*Ausgangstext:*
***

Die Wichtigkeit der UN Erklärung der Menschenrechte

Ich möchte gerne mit Mohamad Jafar Puyandeh anfangen, der vor 10 Jahren anlässlich des 50. Jahrestages der internationalen Menschenrechtserklärung ein wichtiges Buch über Menschenrechte übersetzt hat. Er wurde aber vor der Veröffentlichung dieser Übersetzung von der islamischen Regierung Irans, dem größten Feind der Menschheit, ermordet.
Die internationale Menschenrechtserklärung, die aus 30 Artikeln besteht, wurde am 10. Dezember 1948 von der Generalversammlung der Vereinten Nationen in Paris genehmigt und verkündet. Dieser Tag wurde international zum „Tag der Menschenrechte“ erklärt mit dem Ziel, dass jeder einzelne und alle Organe der Gesellschaft sich diese Erklärung stets gegenwärtig halten.
Vor sechzig Jahren, als die Welt wegen Faschismus, Krieg und Auschwitz mehr als je zuvor düster und dunkel war, hatte diese Erklärung dem Verbrechen ein Ende gesetzt. Dies war der Versuch, die Utopie einer Weltgemeinschaft zu entwickeln und zu nähren, ein Versuch, dessen gemeinsamer Nenner der gleichberechtigte Mensch war und ist.
Was ist das Besondere, was sind die spezifischen Merkmale dieser Erklärung?
Die Gleichheit des Menschen und die Universalität der Menschenrechte
Die internationale Menschenrechtserklärung gründete sich auf Ideen der Aufklärung und führt sie weiter mit neuen Deutungen. In der neuen Erklärung wird die absolute Gleichheit für alle Menschen und die Universalität der Menschenrechte jenseits der Grenzen von Nationen und Kulturen betont.
Der allererste Artikel lautet:
"Alle Menschen sind frei und gleich an Würde und Rechten geboren. Sie sind mit Vernunft und Gewissen begabt und sollen einander im Geiste der Brüderlichkeit begegnen."
Die Idee der Gleichheit der Menschen hat es schon in früheren Zeiten gegeben, sie ist aber eine Wunschvorstellung, ein Traum geblieben.
Die Gleichheit der Menschen ohne irgendeinen Unterschied, etwa nach Rasse, Geschlecht, Religion, Kultur oder politischer Anschauung bedeutet, dass alle in dieser Erklärung verkündeten Rechte für alle Menschen gleich gültig sind. Es darf kein Unterschied gemacht werden auf Grund der politischen, religiösen oder kulturellen Situation des Landes.

***

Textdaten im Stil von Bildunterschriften
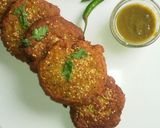 A picture of step 5 of Raw banana tikki.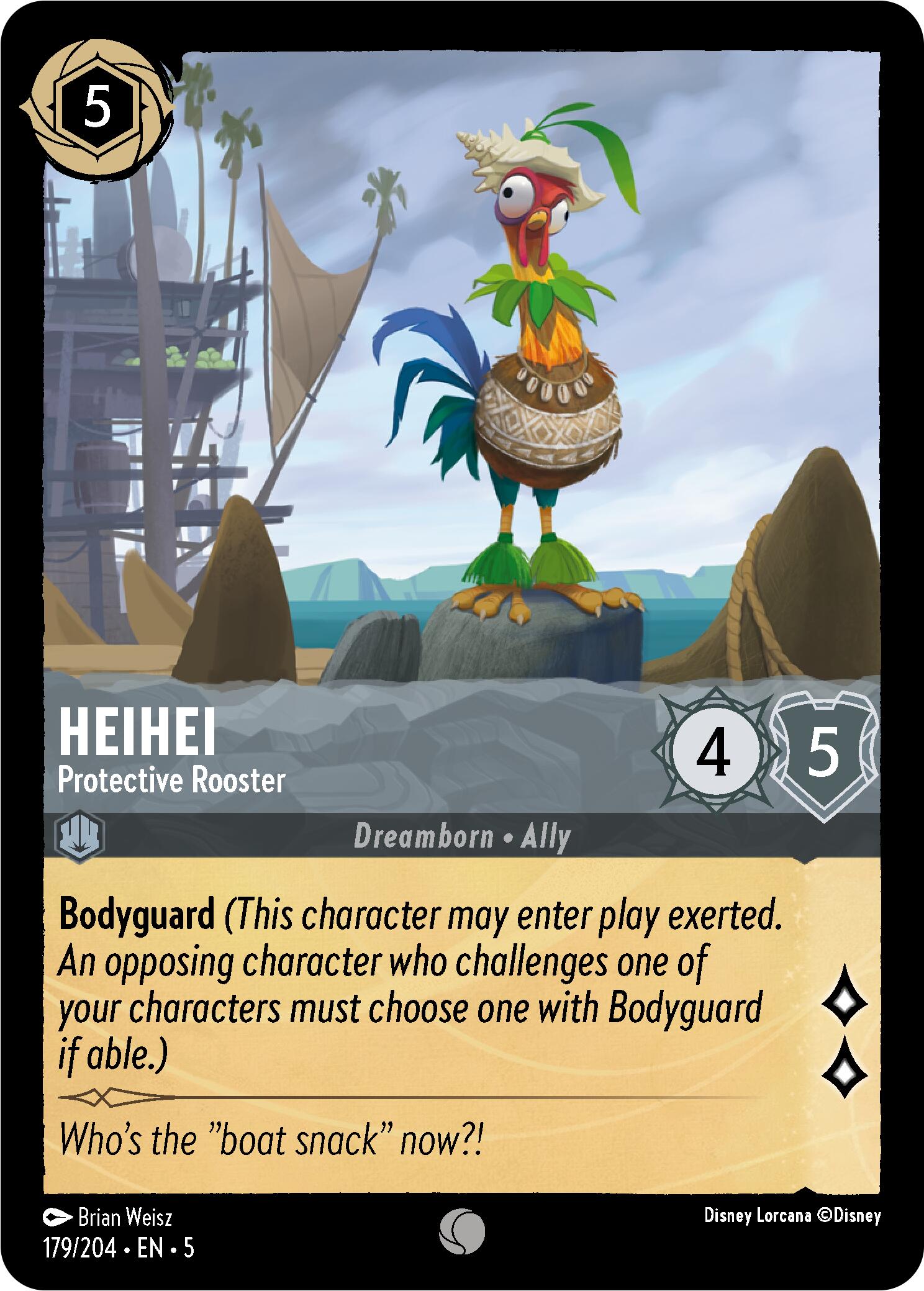 HeiHei - Protective Rooster (179/204) [Shimmering Skies] | Odin's Place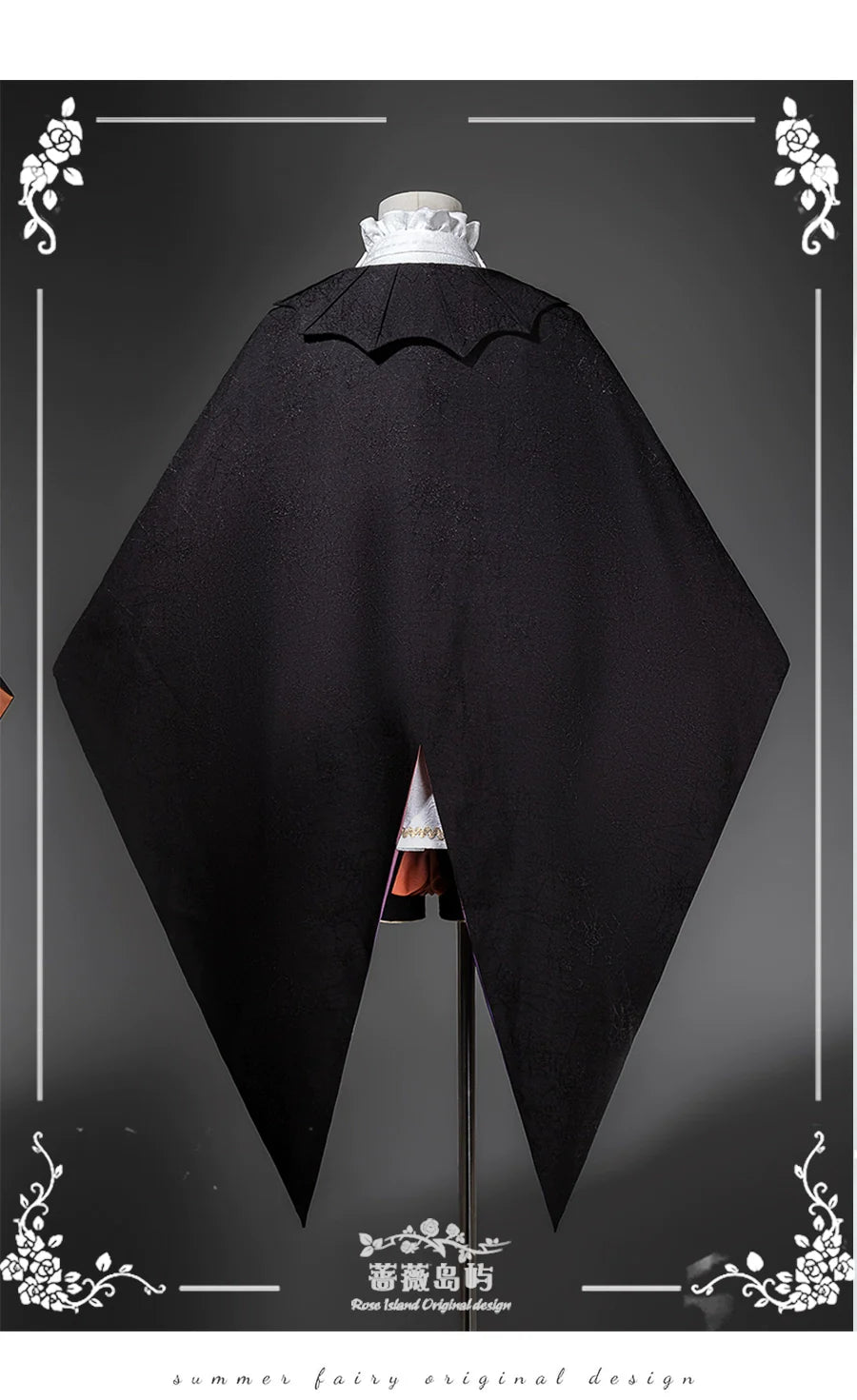 Original Carnival Night Lolita Prince-Style 2D Private Setting Cape + Shorts Performance Daily Set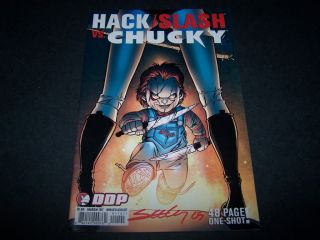 Signed Tim Seeley Hack Slash vs Chucky 1 Cover A Variant Hard to Find
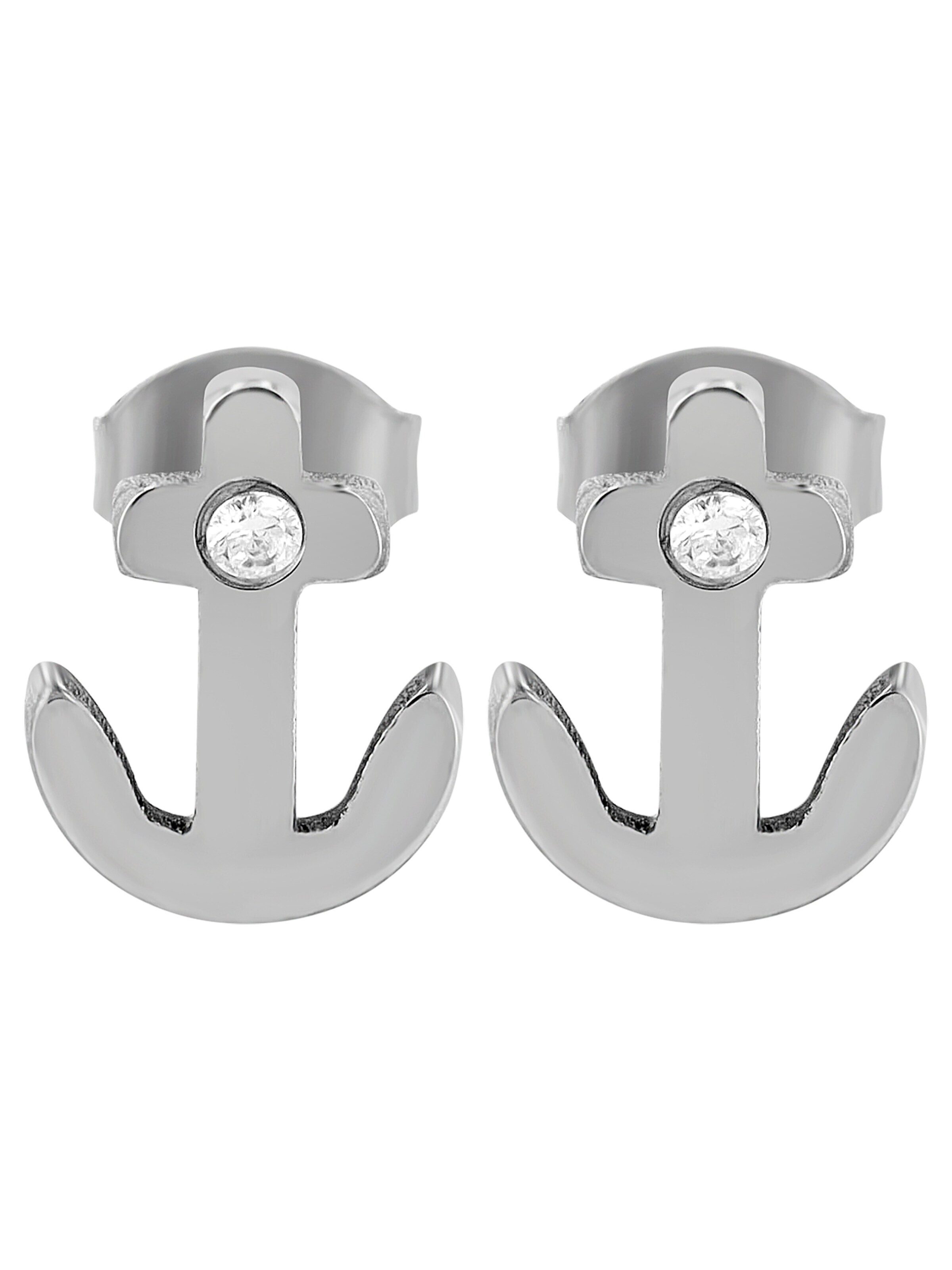 Akzent Earrings 'Ruka, langlebig' in Silver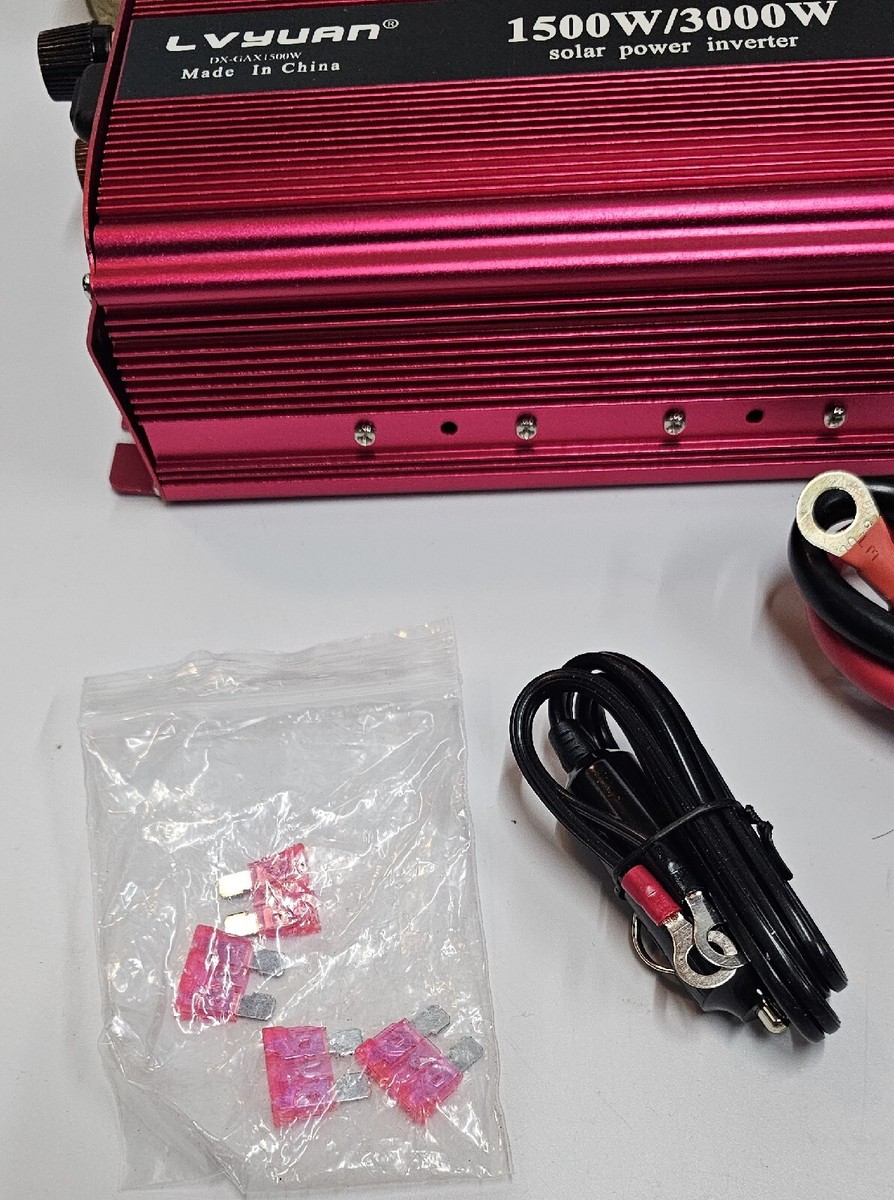 LVYUAN 1500W/3000W Solar Power Inverter, 110V-120V | eBay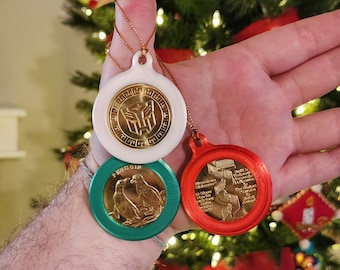 Souvenir Coin Christmas Ornament or Keychain Case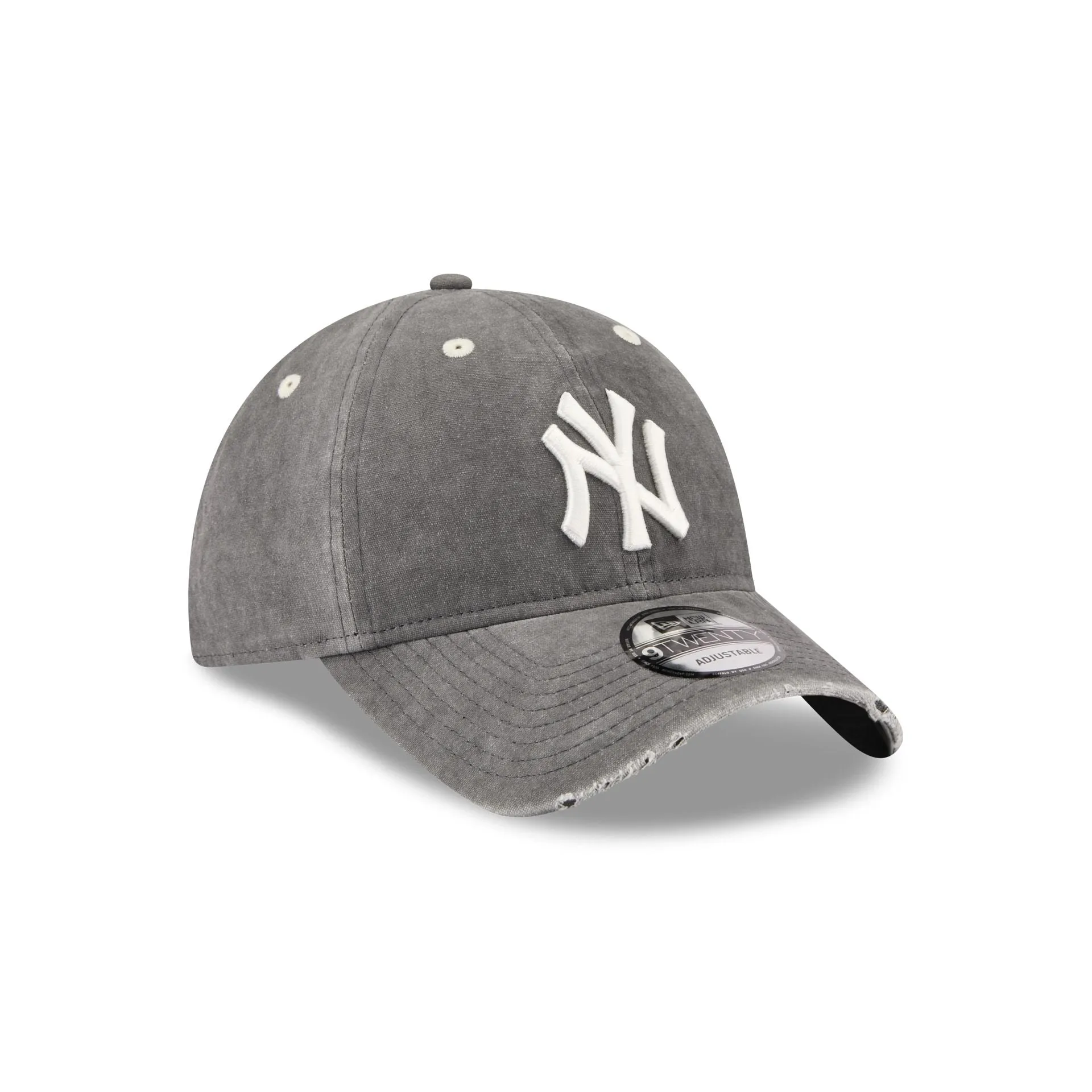 New York Yankees Washed Black Cotton 9TWENTY Adjustable Hat sold by New Era product image thumbnail 3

***

*Aufgaben:*
1 – Beantworte anhand des Textes über die Menschenrechtserklärung die folgenden Fragen.
(a) Aus wie vielen Artikeln besteht die internationale Menschenrechtserklärung?
(b) An welchem Datum und in welcher Stadt wurde sie von der Generalversammlung der Vereinten Nationen genehmigt und verkündet?
(c) Auf welche Ideen gründete sich die Erklärung?
2 – Setze den Text über die Menschenrechtserklärung nach seinem letzten Satz fort.

*Lösungen:*
1 –
(a) Aus 30 Artikeln.
(b) Am 10. Dezember 1948 in Paris.
(c) Auf Ideen der Aufklärung.

2 –
Die Universalität der Menschenrechte ist von Anfang an bis in die Gegenwart umstritten gewesen, Regierungen und Gruppierungen verwiesen auf den Kulturrelativismus in der Erklärung und die Stellung der Religion. In den islamischen Ländern, wo Staat und Religion nicht getrennt sind, versuchen die Staatsmänner dem Islam gegenüber den Menschenrechten Priorität zu geben.
Bei der Abstimmung über die Menschenrechtserklärung hat Saudi-Arabien die Artikel 18 und 16 nicht unterzeichnet, das sind die beiden Artikel, die die freie Wahl der Religion oder des Ehepartners garantieren.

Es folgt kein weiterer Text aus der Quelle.